* **Exercise aim**
Give every line of the material again, exactly as written.

* **Material to process**
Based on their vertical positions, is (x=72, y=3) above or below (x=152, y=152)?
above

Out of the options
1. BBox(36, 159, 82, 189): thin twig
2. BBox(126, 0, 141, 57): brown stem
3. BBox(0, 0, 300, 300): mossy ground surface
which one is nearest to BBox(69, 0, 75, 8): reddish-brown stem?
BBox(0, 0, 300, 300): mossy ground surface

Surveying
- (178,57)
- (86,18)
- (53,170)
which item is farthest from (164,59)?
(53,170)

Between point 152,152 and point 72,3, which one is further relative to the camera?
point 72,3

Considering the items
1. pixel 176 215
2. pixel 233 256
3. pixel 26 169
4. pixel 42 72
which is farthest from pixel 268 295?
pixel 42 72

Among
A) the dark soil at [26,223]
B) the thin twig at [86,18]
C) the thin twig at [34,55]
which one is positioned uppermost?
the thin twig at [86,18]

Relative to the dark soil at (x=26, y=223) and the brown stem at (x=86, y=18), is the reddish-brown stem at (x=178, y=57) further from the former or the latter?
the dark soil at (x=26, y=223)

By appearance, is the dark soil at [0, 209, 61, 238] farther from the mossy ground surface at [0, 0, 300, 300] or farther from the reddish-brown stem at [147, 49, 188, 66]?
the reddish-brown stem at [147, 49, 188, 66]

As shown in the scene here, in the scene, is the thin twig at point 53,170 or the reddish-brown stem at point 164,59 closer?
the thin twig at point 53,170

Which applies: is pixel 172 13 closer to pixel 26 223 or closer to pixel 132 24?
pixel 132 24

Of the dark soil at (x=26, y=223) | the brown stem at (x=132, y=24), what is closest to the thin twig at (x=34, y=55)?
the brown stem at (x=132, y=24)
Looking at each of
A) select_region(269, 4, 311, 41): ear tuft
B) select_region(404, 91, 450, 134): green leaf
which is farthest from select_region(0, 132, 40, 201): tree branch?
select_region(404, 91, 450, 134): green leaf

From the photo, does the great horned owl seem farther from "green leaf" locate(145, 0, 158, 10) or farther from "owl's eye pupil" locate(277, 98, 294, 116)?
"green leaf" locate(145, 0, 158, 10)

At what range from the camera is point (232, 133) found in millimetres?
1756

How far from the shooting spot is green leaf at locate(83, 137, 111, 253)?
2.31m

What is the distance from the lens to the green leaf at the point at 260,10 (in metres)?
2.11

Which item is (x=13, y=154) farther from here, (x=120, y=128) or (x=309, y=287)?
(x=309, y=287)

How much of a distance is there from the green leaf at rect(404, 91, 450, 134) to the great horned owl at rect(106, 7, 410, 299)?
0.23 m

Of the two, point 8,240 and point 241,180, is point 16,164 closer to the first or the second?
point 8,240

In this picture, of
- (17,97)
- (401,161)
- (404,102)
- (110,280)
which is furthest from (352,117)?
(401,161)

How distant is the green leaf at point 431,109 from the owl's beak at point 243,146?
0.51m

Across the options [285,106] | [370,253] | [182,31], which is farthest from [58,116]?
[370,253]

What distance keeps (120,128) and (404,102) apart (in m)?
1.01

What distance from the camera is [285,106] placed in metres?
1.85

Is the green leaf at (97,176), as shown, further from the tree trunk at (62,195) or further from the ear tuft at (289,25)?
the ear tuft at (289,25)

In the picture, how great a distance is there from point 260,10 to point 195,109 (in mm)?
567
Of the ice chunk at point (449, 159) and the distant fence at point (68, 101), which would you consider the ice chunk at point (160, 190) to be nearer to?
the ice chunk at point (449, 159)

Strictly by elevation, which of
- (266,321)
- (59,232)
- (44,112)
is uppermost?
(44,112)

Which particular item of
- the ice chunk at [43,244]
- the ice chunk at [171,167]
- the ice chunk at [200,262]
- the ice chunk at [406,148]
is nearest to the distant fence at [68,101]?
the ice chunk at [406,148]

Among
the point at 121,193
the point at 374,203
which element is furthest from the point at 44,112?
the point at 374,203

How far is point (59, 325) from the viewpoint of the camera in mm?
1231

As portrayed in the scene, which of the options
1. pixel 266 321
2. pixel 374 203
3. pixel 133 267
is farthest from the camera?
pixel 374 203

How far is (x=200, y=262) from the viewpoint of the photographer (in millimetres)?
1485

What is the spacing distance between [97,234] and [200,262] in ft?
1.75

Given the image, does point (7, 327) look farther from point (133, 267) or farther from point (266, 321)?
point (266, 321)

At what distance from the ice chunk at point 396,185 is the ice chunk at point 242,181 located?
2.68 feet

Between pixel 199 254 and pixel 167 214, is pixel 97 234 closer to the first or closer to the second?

* **Exercise output**
Based on their vertical positions, is (x=72, y=3) above or below (x=152, y=152)?
above

Out of the options
1. BBox(36, 159, 82, 189): thin twig
2. BBox(126, 0, 141, 57): brown stem
3. BBox(0, 0, 300, 300): mossy ground surface
which one is nearest to BBox(69, 0, 75, 8): reddish-brown stem?
BBox(0, 0, 300, 300): mossy ground surface

Surveying
- (178,57)
- (86,18)
- (53,170)
which item is farthest from (164,59)?
(53,170)

Between point 152,152 and point 72,3, which one is further relative to the camera?
point 72,3

Considering the items
1. pixel 176 215
2. pixel 233 256
3. pixel 26 169
4. pixel 42 72
which is farthest from pixel 268 295?
pixel 42 72

Among
A) the dark soil at [26,223]
B) the thin twig at [86,18]
C) the thin twig at [34,55]
which one is positioned uppermost?
the thin twig at [86,18]

Relative to the dark soil at (x=26, y=223) and the brown stem at (x=86, y=18), is the reddish-brown stem at (x=178, y=57) further from the former or the latter?
the dark soil at (x=26, y=223)

By appearance, is the dark soil at [0, 209, 61, 238] farther from the mossy ground surface at [0, 0, 300, 300] or farther from the reddish-brown stem at [147, 49, 188, 66]?
the reddish-brown stem at [147, 49, 188, 66]

As shown in the scene here, in the scene, is the thin twig at point 53,170 or the reddish-brown stem at point 164,59 closer?
the thin twig at point 53,170

Which applies: is pixel 172 13 closer to pixel 26 223 or closer to pixel 132 24?
pixel 132 24

Of the dark soil at (x=26, y=223) | the brown stem at (x=132, y=24), what is closest to the thin twig at (x=34, y=55)?
the brown stem at (x=132, y=24)
Looking at each of
A) select_region(269, 4, 311, 41): ear tuft
B) select_region(404, 91, 450, 134): green leaf
which is farthest from select_region(0, 132, 40, 201): tree branch?
select_region(404, 91, 450, 134): green leaf

From the photo, does the great horned owl seem farther from "green leaf" locate(145, 0, 158, 10) or farther from "owl's eye pupil" locate(277, 98, 294, 116)?
"green leaf" locate(145, 0, 158, 10)

At what range from the camera is point (232, 133) found in millimetres?
1756

How far from the shooting spot is green leaf at locate(83, 137, 111, 253)?
2.31m

What is the distance from the lens to the green leaf at the point at 260,10 (in metres)?
2.11

Which item is (x=13, y=154) farther from here, (x=120, y=128) or (x=309, y=287)?
(x=309, y=287)

How much of a distance is there from the green leaf at rect(404, 91, 450, 134) to the great horned owl at rect(106, 7, 410, 299)?
0.23 m

Of the two, point 8,240 and point 241,180, is point 16,164 closer to the first or the second?
point 8,240

In this picture, of
- (17,97)
- (401,161)
- (404,102)
- (110,280)
which is furthest from (352,117)?
(401,161)

How distant is the green leaf at point 431,109 from the owl's beak at point 243,146?
0.51m

Across the options [285,106] | [370,253] | [182,31], which is farthest from [58,116]?
[370,253]

What distance keeps (120,128) and (404,102) apart (in m)?
1.01

What distance from the camera is [285,106] placed in metres?
1.85

Is the green leaf at (97,176), as shown, further from the tree trunk at (62,195) or further from the ear tuft at (289,25)?
the ear tuft at (289,25)

In the picture, how great a distance is there from point 260,10 to point 195,109 (in mm)?
567
Of the ice chunk at point (449, 159) and the distant fence at point (68, 101), which would you consider the ice chunk at point (160, 190) to be nearer to?
the ice chunk at point (449, 159)

Strictly by elevation, which of
- (266,321)
- (59,232)
- (44,112)
is uppermost?
(44,112)

Which particular item of
- the ice chunk at [43,244]
- the ice chunk at [171,167]
- the ice chunk at [200,262]
- the ice chunk at [406,148]
is nearest to the distant fence at [68,101]?
the ice chunk at [406,148]

Among
the point at 121,193
the point at 374,203
which element is furthest from the point at 44,112?
the point at 374,203

How far is point (59, 325) from the viewpoint of the camera in mm?
1231

As portrayed in the scene, which of the options
1. pixel 266 321
2. pixel 374 203
3. pixel 133 267
is farthest from the camera?
pixel 374 203

How far is (x=200, y=262) from the viewpoint of the photographer (in millimetres)?
1485

What is the spacing distance between [97,234] and [200,262] in ft?
1.75

Given the image, does point (7, 327) look farther from point (133, 267) or farther from point (266, 321)?
point (266, 321)

At what distance from the ice chunk at point 396,185 is the ice chunk at point 242,181 located?
2.68 feet

Between pixel 199 254 and pixel 167 214, is pixel 97 234 closer to the first or closer to the second?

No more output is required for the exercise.